(Objective 1) In the listing, render the lines from the one containing "In this photograph, does pixel" through the end of the listing as a numbered list, leaving out blank lines.

Art Brut(ally) Funny

Art Brut
Bang Bang Rock & Roll
Fierce Panda
1969-12-31

French artist Jean Dubuffet coined the term “art brut” to refer to those artists either incapable of being—or unwilling to be—assimilated by the official art world or culture. Literally translated to mean “raw” or “rough” art, Dubuffet was interested in those artists whose work retained their primal power and authenticity by virtue of it not being put through the conventional “cooking process” of art schools, galleries, and agents. These artists, usually self-taught and often oblivious to the tenets of technique, operate in a world of incongruity, where their canvases invariably exude unconventional subjects and unedited fantasies, while their forms elude the principles of institutional teachings.

Art brut’s earnest innocence has periodically been redeployed as a practice of subversive humor, such as when Marcel Duchamp put forth his “readymades” and Pablo Picasso drew from the techniques of children’s drawings. Certain rock rebels have also found aesthetic and comedic inspiration in this genre that has recently been re-tagged as “outsider art”, among them Half Japanese, Half Man Half Biscuit (halves of the same coin?) and—not coincidentally—Art Brut.

Like their art counterparts, Art Brut traffic in raw expression, in their case via the primal minimalism of lo-fi, three-chord punk rock. They also present themselves as innocent, bare-boned truth-tellers, far from the madding crowd of indie rock pseudo-poetics, oblivious to the pretensions of their peers, and obsessively concerned with the minutia of the everyday rather than with any global or philosophical ruminations.

(Given entries)
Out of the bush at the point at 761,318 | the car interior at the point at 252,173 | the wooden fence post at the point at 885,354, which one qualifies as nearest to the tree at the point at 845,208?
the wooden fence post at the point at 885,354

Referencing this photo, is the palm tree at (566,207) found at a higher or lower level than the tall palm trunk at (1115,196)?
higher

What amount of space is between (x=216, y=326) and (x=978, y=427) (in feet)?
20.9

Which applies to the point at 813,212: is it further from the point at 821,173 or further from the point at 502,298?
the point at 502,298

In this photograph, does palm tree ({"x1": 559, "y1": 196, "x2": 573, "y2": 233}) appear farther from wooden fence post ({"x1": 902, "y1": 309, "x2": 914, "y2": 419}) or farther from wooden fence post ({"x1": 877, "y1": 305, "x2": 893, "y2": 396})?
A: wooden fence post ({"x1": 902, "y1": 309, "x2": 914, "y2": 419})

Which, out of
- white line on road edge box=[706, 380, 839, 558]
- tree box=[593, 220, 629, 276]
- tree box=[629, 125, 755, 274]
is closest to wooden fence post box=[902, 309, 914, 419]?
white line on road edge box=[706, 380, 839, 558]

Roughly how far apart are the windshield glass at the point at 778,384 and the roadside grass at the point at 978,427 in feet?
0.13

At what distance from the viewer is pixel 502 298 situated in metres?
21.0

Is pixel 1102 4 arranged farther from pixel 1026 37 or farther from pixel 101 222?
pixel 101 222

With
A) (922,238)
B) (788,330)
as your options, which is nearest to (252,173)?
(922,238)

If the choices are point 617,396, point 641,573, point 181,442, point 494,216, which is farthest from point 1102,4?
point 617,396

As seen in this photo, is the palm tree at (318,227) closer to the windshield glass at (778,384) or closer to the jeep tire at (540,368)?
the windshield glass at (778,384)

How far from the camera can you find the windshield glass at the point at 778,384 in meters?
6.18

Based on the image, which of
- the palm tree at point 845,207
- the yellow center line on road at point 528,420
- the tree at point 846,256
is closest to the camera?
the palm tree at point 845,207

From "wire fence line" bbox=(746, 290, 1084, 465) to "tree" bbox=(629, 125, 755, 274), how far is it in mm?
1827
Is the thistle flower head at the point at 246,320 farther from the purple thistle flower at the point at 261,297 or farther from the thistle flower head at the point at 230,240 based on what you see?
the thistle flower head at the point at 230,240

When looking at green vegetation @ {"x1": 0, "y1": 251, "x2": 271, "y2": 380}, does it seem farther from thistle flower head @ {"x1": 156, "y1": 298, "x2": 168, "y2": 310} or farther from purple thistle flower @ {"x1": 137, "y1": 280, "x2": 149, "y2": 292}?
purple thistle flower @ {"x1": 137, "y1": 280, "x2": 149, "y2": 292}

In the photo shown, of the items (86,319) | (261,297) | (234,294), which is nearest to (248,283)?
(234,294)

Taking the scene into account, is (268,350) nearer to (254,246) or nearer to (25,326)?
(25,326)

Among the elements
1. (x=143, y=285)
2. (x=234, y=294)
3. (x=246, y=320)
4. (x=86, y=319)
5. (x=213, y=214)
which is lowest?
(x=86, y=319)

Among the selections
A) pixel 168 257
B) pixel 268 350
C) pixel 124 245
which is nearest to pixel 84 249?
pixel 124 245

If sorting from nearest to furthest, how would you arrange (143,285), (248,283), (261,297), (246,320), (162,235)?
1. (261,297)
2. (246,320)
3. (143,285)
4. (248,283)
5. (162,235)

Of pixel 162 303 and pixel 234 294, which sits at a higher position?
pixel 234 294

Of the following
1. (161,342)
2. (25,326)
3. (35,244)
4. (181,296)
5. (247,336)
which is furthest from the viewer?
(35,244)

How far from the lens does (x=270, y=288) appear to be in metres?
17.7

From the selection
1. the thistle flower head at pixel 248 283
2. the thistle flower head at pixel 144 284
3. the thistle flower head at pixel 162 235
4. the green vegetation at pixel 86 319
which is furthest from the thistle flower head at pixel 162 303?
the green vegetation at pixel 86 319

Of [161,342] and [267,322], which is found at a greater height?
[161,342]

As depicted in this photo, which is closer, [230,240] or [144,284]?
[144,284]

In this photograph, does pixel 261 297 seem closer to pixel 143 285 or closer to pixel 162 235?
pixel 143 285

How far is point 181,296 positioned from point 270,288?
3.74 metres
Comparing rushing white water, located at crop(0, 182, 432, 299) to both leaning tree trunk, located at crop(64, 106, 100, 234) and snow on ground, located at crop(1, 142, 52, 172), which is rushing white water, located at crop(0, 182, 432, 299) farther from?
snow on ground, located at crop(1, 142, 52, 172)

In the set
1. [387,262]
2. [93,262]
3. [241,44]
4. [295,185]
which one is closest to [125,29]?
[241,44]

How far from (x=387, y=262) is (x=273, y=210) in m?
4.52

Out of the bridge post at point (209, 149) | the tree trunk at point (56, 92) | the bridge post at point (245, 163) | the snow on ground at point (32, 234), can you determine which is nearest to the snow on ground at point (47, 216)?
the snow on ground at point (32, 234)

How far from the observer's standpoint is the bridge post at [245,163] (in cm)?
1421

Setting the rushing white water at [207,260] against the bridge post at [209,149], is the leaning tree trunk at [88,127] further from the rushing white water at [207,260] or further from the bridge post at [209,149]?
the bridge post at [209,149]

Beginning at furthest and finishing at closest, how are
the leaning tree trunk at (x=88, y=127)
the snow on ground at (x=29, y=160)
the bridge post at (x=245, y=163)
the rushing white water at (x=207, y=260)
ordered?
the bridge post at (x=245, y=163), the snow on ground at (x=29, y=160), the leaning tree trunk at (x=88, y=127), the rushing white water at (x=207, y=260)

(Objective 2) Reproduce the passage of the Art Brut review from "Art brut’s earnest" to "or philosophical ruminations." word for word.

(Reply 1)
1. In this photograph, does pixel 261 297 seem closer to pixel 143 285 or closer to pixel 162 235?
2. pixel 143 285
3. How far is point 181,296 positioned from point 270,288?
4. 3.74 metres
5. Comparing rushing white water, located at crop(0, 182, 432, 299) to both leaning tree trunk, located at crop(64, 106, 100, 234) and snow on ground, located at crop(1, 142, 52, 172), which is rushing white water, located at crop(0, 182, 432, 299) farther from?
6. snow on ground, located at crop(1, 142, 52, 172)
7. In the set
8. 1. [387,262]
9. 2. [93,262]
10. 3. [241,44]
11. 4. [295,185]
12. which one is closest to [125,29]?
13. [241,44]
14. How far from (x=387, y=262) is (x=273, y=210) in m?
15. 4.52
16. Out of the bridge post at point (209, 149) | the tree trunk at point (56, 92) | the bridge post at point (245, 163) | the snow on ground at point (32, 234), can you determine which is nearest to the snow on ground at point (47, 216)?
17. the snow on ground at point (32, 234)
18. How far from the observer's standpoint is the bridge post at [245,163] (in cm)?
19. 1421
20. Setting the rushing white water at [207,260] against the bridge post at [209,149], is the leaning tree trunk at [88,127] further from the rushing white water at [207,260] or further from the bridge post at [209,149]?
21. the bridge post at [209,149]
22. Beginning at furthest and finishing at closest, how are
23. the leaning tree trunk at (x=88, y=127)
24. the snow on ground at (x=29, y=160)
25. the bridge post at (x=245, y=163)
26. the rushing white water at (x=207, y=260)
27. ordered?
28. the bridge post at (x=245, y=163), the snow on ground at (x=29, y=160), the leaning tree trunk at (x=88, y=127), the rushing white water at (x=207, y=260)

(Reply 2)
Art brut’s earnest innocence has periodically been redeployed as a practice of subversive humor, such as when Marcel Duchamp put forth his “readymades” and Pablo Picasso drew from the techniques of children’s drawings. Certain rock rebels have also found aesthetic and comedic inspiration in this genre that has recently been re-tagged as “outsider art”, among them Half Japanese, Half Man Half Biscuit (halves of the same coin?) and—not coincidentally—Art Brut.

Like their art counterparts, Art Brut traffic in raw expression, in their case via the primal minimalism of lo-fi, three-chord punk rock. They also present themselves as innocent, bare-boned truth-tellers, far from the madding crowd of indie rock pseudo-poetics, oblivious to the pretensions of their peers, and obsessively concerned with the minutia of the everyday rather than with any global or philosophical ruminations.